Bye Bye Acropolis

 

Traitant de la crise économique grecque, Acropolis Bye Bye, se présente comme un rêve mélancolique. Les forces oniriques s’approprient l’Histoire collective, donnant une nouvelle vie à Œdipe qui ne veut plus devenir le roi d’une cité vouée à disparaître, rongée par l’artifice et administrée par des tulipomanes.

Acropolis Bye Bye est la réécriture d’un mythe grec, celui d’Œdipe, et d’un autre mythe, économique celui-là, emprunté au XVIIe siècle hollandais, qui provoqua une crise spéculative sur le commerce des tulipes et ravagea le cœur des hommes et leurs cités.

Dans ce contexte d’« inflation florale », le film met en scène un Œdipe qui ne veut absolument plus être roi et la disparition de sa belle Acropolis devenue ici un personnage singulier…

L’histoire d’un amour fou au goût de moussaka surgelée.

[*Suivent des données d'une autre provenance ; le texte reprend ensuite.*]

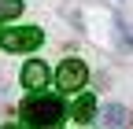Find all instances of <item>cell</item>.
<instances>
[{
	"label": "cell",
	"mask_w": 133,
	"mask_h": 129,
	"mask_svg": "<svg viewBox=\"0 0 133 129\" xmlns=\"http://www.w3.org/2000/svg\"><path fill=\"white\" fill-rule=\"evenodd\" d=\"M44 81H48V67H44L41 59H30L26 67H22V85L26 89H41Z\"/></svg>",
	"instance_id": "5"
},
{
	"label": "cell",
	"mask_w": 133,
	"mask_h": 129,
	"mask_svg": "<svg viewBox=\"0 0 133 129\" xmlns=\"http://www.w3.org/2000/svg\"><path fill=\"white\" fill-rule=\"evenodd\" d=\"M85 77H89V67H85V63H81V59H66L63 67H59V74H56V81H59L63 92H74V89L85 85Z\"/></svg>",
	"instance_id": "3"
},
{
	"label": "cell",
	"mask_w": 133,
	"mask_h": 129,
	"mask_svg": "<svg viewBox=\"0 0 133 129\" xmlns=\"http://www.w3.org/2000/svg\"><path fill=\"white\" fill-rule=\"evenodd\" d=\"M19 11H22V0H0V22H4V19H15Z\"/></svg>",
	"instance_id": "7"
},
{
	"label": "cell",
	"mask_w": 133,
	"mask_h": 129,
	"mask_svg": "<svg viewBox=\"0 0 133 129\" xmlns=\"http://www.w3.org/2000/svg\"><path fill=\"white\" fill-rule=\"evenodd\" d=\"M133 114H129V107H104V114H100V129H129Z\"/></svg>",
	"instance_id": "4"
},
{
	"label": "cell",
	"mask_w": 133,
	"mask_h": 129,
	"mask_svg": "<svg viewBox=\"0 0 133 129\" xmlns=\"http://www.w3.org/2000/svg\"><path fill=\"white\" fill-rule=\"evenodd\" d=\"M19 114H22V122H26V125H33V129H52V125H59V122H63L66 103L59 100V96L37 92V96H26V100H22Z\"/></svg>",
	"instance_id": "1"
},
{
	"label": "cell",
	"mask_w": 133,
	"mask_h": 129,
	"mask_svg": "<svg viewBox=\"0 0 133 129\" xmlns=\"http://www.w3.org/2000/svg\"><path fill=\"white\" fill-rule=\"evenodd\" d=\"M4 129H22V125H4Z\"/></svg>",
	"instance_id": "8"
},
{
	"label": "cell",
	"mask_w": 133,
	"mask_h": 129,
	"mask_svg": "<svg viewBox=\"0 0 133 129\" xmlns=\"http://www.w3.org/2000/svg\"><path fill=\"white\" fill-rule=\"evenodd\" d=\"M92 111H96V96H81V100L74 103V118H78V122H89Z\"/></svg>",
	"instance_id": "6"
},
{
	"label": "cell",
	"mask_w": 133,
	"mask_h": 129,
	"mask_svg": "<svg viewBox=\"0 0 133 129\" xmlns=\"http://www.w3.org/2000/svg\"><path fill=\"white\" fill-rule=\"evenodd\" d=\"M41 41H44V33H41L37 26H26V30H4V33H0V48H4V52H33Z\"/></svg>",
	"instance_id": "2"
}]
</instances>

Ou comment sauver un souvenir grec quand sa forme n’est plus qu’artifice, simple spectacle, objet de consommation dévalué ?

Film : 19 min, HD, 16/9, 2017.

Focusing on the Greek crisis, Acropolis Bye Bye appears as a melancholic dream. Oneiric forces hijack collective history and we see the birth of a new Œdipus who no longer wants to become ruler of a kingdom destined to disappear, eroded by gimmickry and run by tulip fanatics.

Acropolis Bye Bye is the rewriting of a Greek myth, Œdipus, and of another myth — this one economic — from 17th century Holland: a myth that created a speculative crisis within the tulip market and devastated men’s hearts and their cities.

Before this backdrop of « floral inflation », the film presents an Œdipus who refuses to become king and the demise of his beloved Acropolis, who has become a very strange character.

A doomed love story with a flavour of frozen moussaka, Acropolis Bye Bye asks us: How do you conserve a Greek souvenir when its appearance is nothing but artifice, show or devalued consumer good?